AIM OF THE EXERCISE: Transcribe each record below word for word.

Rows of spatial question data
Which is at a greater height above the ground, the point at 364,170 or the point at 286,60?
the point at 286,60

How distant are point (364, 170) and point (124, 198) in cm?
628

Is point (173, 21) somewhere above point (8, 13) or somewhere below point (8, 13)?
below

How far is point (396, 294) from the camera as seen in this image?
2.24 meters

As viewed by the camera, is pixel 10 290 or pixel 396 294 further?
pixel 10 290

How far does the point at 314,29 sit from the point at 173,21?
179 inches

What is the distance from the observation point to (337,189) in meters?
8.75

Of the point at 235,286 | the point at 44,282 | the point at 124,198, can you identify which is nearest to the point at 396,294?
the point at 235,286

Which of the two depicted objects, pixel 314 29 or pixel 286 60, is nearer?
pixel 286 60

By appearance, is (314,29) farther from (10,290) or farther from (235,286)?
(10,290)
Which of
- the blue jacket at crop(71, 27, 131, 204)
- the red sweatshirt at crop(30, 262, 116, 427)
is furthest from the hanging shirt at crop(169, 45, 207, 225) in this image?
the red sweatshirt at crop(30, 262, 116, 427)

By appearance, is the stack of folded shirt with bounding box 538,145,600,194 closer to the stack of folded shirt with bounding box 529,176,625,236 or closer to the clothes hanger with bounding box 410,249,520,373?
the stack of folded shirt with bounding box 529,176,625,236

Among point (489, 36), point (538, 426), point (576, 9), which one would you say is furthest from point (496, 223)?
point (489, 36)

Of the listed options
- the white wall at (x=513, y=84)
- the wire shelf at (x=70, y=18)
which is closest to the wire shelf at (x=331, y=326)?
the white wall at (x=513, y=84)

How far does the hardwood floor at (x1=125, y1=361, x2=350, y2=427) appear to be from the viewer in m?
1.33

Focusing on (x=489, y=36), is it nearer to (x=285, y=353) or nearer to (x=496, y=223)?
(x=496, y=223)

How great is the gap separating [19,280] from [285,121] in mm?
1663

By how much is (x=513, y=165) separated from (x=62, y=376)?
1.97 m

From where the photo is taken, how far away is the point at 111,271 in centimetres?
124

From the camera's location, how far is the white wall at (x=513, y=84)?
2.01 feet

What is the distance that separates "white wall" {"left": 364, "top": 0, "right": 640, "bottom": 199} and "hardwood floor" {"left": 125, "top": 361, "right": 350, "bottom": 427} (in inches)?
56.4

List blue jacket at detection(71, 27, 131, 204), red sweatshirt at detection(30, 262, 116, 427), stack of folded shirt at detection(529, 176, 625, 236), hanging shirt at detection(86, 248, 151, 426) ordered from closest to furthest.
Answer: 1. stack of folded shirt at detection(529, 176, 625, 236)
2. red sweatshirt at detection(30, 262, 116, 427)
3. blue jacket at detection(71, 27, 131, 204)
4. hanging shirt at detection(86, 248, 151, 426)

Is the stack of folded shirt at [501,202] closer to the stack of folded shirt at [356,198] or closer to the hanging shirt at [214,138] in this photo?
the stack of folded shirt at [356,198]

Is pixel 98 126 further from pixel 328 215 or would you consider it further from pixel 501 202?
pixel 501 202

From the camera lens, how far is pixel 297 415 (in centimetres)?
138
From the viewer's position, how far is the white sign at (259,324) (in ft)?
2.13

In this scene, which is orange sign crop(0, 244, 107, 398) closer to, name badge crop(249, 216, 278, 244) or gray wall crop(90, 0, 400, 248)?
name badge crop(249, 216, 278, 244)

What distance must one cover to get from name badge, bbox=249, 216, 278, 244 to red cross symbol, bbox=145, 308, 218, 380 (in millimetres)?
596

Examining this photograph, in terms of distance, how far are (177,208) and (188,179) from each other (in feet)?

THE COMPLETED TASK:
Which is at a greater height above the ground, the point at 364,170 or the point at 286,60?
the point at 286,60

How distant are point (364, 170) and point (124, 198) in cm?
628

Is point (173, 21) somewhere above point (8, 13) or somewhere below point (8, 13)?
below

How far is point (396, 294) from the camera as seen in this image?
2.24 meters

As viewed by the camera, is pixel 10 290 or pixel 396 294 further?
pixel 10 290

How far does the point at 314,29 sit from the point at 173,21?
179 inches

What is the distance from the observation point to (337,189) in meters?
8.75

Of the point at 235,286 | the point at 44,282 | the point at 124,198, can you identify which is nearest to the point at 396,294?
the point at 235,286

Which of the two depicted objects, pixel 314 29 or pixel 286 60, is nearer?
pixel 286 60

By appearance, is (314,29) farther from (10,290) or farther from (235,286)?
(10,290)
Which of
- the blue jacket at crop(71, 27, 131, 204)
- the red sweatshirt at crop(30, 262, 116, 427)
is furthest from the hanging shirt at crop(169, 45, 207, 225) in this image?
the red sweatshirt at crop(30, 262, 116, 427)

By appearance, is the stack of folded shirt with bounding box 538,145,600,194 closer to the stack of folded shirt with bounding box 529,176,625,236 or closer to the clothes hanger with bounding box 410,249,520,373?
the stack of folded shirt with bounding box 529,176,625,236

Among point (489, 36), point (538, 426), point (576, 9), which one would you say is furthest from point (496, 223)?
point (489, 36)

Of the listed options
- the white wall at (x=513, y=84)
- the wire shelf at (x=70, y=18)
which is closest to the wire shelf at (x=331, y=326)?
the white wall at (x=513, y=84)

How far does the hardwood floor at (x1=125, y1=361, x2=350, y2=427) appear to be from the viewer in m?
1.33

Focusing on (x=489, y=36), is it nearer to (x=285, y=353) or nearer to (x=496, y=223)?
(x=496, y=223)

How great is the gap separating [19,280] from [285,121] in mm?
1663

By how much is (x=513, y=165) separated from (x=62, y=376)?
1.97 m

From where the photo is taken, how far away is the point at 111,271 in centimetres?
124

From the camera's location, how far is the white wall at (x=513, y=84)?
2.01 feet

What is the distance that separates "white wall" {"left": 364, "top": 0, "right": 640, "bottom": 199} and "hardwood floor" {"left": 125, "top": 361, "right": 350, "bottom": 427} (in inches)?
56.4

List blue jacket at detection(71, 27, 131, 204), red sweatshirt at detection(30, 262, 116, 427), stack of folded shirt at detection(529, 176, 625, 236), hanging shirt at detection(86, 248, 151, 426) ordered from closest to furthest.
Answer: 1. stack of folded shirt at detection(529, 176, 625, 236)
2. red sweatshirt at detection(30, 262, 116, 427)
3. blue jacket at detection(71, 27, 131, 204)
4. hanging shirt at detection(86, 248, 151, 426)

Is the stack of folded shirt at [501,202] closer to the stack of folded shirt at [356,198] or closer to the hanging shirt at [214,138] in this photo?
the stack of folded shirt at [356,198]

Is pixel 98 126 further from pixel 328 215 or would you consider it further from pixel 501 202?
pixel 501 202

From the camera lens, how far is pixel 297 415 (in centimetres)?
138
From the viewer's position, how far is the white sign at (259,324) (in ft)?
2.13

In this scene, which is orange sign crop(0, 244, 107, 398) closer to, name badge crop(249, 216, 278, 244) or gray wall crop(90, 0, 400, 248)?
name badge crop(249, 216, 278, 244)

What distance must one cover to get from name badge, bbox=249, 216, 278, 244 to red cross symbol, bbox=145, 308, 218, 380 (in millimetres)?
596

Examining this photograph, in terms of distance, how far are (177,208) and (188,179) from each other (in feet)?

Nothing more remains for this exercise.